I have little faith in modern medicine, and the sum of my life experience and my career has brought me to a point where it is next to impossible for me to believe in anything miraculous. If ever anyone tells me that God has spoken to them, I am to immediately hospitalize them. Not much room for miracles or divine intervention there. I had a patient once who was dying of AIDS and struggling with a decades old heroin addiction, when one day he stopped using, and started gaining weight. The color came back into his face and the light came back into his eyes. I asked him what had happened and he told me this incredible story about how God spoke to him, and told him he had a greater purpose for him, and that he would live many more years. While I sat listening to this story, a million thoughts were running through my head. "How incredible!" and "How insane!" were the ones that reigned. I long for faith such as this.
This was what came to mind when I read this story today. It seems that the president of Gambia, a country where over 1% of the population is infected with HIV, has been endowed by God with the power to cure HIV every Thursday, and asthma on Friday and Saturdays. He plans to cure everyone, but can only help 10 people each Thursday, so they must be patient. And he has instructed anyone wanting to be healed in the future to stop taking their HIV medications, as they don't need anymore. This is absolutely horrifying.
But then again, what if it's true? Who am I to say that this is impossible, that this man is either very corrupt or suffering from some serious delusions? That God does not work that way? Is it possible that modern medicine is getting in the way of the will and work of God? It's pretty distressing, isn't it?
4 comments:
God has spoken to me. At least I think it was him.

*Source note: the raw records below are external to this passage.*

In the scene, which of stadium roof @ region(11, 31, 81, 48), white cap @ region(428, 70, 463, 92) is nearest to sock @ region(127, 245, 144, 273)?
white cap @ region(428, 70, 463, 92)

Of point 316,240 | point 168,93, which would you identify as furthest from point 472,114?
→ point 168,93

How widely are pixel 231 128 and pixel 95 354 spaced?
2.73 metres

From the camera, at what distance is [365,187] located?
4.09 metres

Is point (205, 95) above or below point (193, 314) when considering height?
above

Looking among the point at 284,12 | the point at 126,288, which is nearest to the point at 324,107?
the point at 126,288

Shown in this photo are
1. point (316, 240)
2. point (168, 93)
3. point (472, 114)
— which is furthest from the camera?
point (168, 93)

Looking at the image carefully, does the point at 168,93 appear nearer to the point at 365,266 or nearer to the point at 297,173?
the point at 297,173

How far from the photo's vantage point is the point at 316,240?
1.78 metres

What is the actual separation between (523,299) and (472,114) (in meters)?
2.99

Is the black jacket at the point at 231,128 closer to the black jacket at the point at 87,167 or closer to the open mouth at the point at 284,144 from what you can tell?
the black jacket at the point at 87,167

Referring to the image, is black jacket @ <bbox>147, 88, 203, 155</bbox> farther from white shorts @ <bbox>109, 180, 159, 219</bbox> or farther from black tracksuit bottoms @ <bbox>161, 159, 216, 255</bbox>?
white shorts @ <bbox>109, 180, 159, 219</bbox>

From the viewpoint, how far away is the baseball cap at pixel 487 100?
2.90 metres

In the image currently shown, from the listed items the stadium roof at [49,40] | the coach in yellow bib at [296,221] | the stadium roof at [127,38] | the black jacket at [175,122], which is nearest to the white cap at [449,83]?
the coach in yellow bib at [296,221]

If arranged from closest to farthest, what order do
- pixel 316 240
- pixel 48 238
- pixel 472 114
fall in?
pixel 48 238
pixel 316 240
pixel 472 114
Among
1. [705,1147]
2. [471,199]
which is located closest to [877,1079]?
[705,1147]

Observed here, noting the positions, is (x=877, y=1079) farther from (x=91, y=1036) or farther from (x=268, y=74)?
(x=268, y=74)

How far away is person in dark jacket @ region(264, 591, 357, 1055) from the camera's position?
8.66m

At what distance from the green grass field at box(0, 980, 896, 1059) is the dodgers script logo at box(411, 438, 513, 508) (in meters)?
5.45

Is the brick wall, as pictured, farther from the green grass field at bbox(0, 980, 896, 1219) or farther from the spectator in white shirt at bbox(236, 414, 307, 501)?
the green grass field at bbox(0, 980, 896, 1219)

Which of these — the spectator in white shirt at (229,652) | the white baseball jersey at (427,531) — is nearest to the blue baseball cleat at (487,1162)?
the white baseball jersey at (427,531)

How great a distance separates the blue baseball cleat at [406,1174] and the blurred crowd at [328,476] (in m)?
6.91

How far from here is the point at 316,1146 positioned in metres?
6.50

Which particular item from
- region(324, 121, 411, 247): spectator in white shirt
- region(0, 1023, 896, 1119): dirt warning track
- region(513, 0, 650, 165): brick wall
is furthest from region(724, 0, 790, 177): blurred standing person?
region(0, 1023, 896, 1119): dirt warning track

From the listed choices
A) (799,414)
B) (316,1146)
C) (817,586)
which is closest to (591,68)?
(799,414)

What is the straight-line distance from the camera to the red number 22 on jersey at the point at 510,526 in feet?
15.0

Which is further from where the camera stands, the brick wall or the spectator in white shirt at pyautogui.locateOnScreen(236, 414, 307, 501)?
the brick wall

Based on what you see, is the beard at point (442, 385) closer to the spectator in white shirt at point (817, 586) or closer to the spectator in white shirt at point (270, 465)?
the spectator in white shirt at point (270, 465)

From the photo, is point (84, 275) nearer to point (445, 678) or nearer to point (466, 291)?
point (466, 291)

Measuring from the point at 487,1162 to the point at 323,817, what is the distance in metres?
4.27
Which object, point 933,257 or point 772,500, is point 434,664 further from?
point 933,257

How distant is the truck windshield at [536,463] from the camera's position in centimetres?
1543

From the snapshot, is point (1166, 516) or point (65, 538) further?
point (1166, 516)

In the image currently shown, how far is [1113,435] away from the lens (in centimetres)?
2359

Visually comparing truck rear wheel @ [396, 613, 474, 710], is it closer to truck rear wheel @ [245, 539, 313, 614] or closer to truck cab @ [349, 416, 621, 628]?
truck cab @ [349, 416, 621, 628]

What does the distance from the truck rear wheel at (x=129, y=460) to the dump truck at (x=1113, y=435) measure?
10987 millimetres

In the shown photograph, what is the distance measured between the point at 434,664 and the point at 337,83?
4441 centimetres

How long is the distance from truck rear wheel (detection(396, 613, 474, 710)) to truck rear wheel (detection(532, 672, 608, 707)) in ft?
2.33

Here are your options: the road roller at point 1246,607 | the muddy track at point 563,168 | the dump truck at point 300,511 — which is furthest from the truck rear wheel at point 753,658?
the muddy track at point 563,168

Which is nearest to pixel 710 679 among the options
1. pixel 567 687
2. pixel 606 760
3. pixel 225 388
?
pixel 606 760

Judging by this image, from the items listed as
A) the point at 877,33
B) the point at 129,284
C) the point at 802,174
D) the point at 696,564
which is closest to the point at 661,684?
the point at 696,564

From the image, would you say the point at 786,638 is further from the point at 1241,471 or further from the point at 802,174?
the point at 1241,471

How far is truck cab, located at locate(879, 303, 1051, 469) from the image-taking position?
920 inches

A God that gave 10 miracles to the president of Gambia on thursdays would be a stingy, sadistic bastard. Screw that God.
I dunno, that God might be better than a God who healed none of the people of Gambia. I'd take 10 every Thursday over 0.
Been mulling this over. Makes me think about the sick man Jesus healed at the pool of Bethesda (John 5). We know for a fact that there were all sorts of sick people there--blind, lame, paralyzed--and yet Jesus only healed that one. (I think it's pretty safe to assume that he didn't heal any others at that time, because we're told he "slipped into the crowd" after healing the invalid.)
Could Jesus have come back and healed the rest of them later in an undocumented account? Sure. Did he? We'll never know. But if he meant to heal them all at once, why wouldn't he have done it all the first time?
So what conclusions are we to draw from this?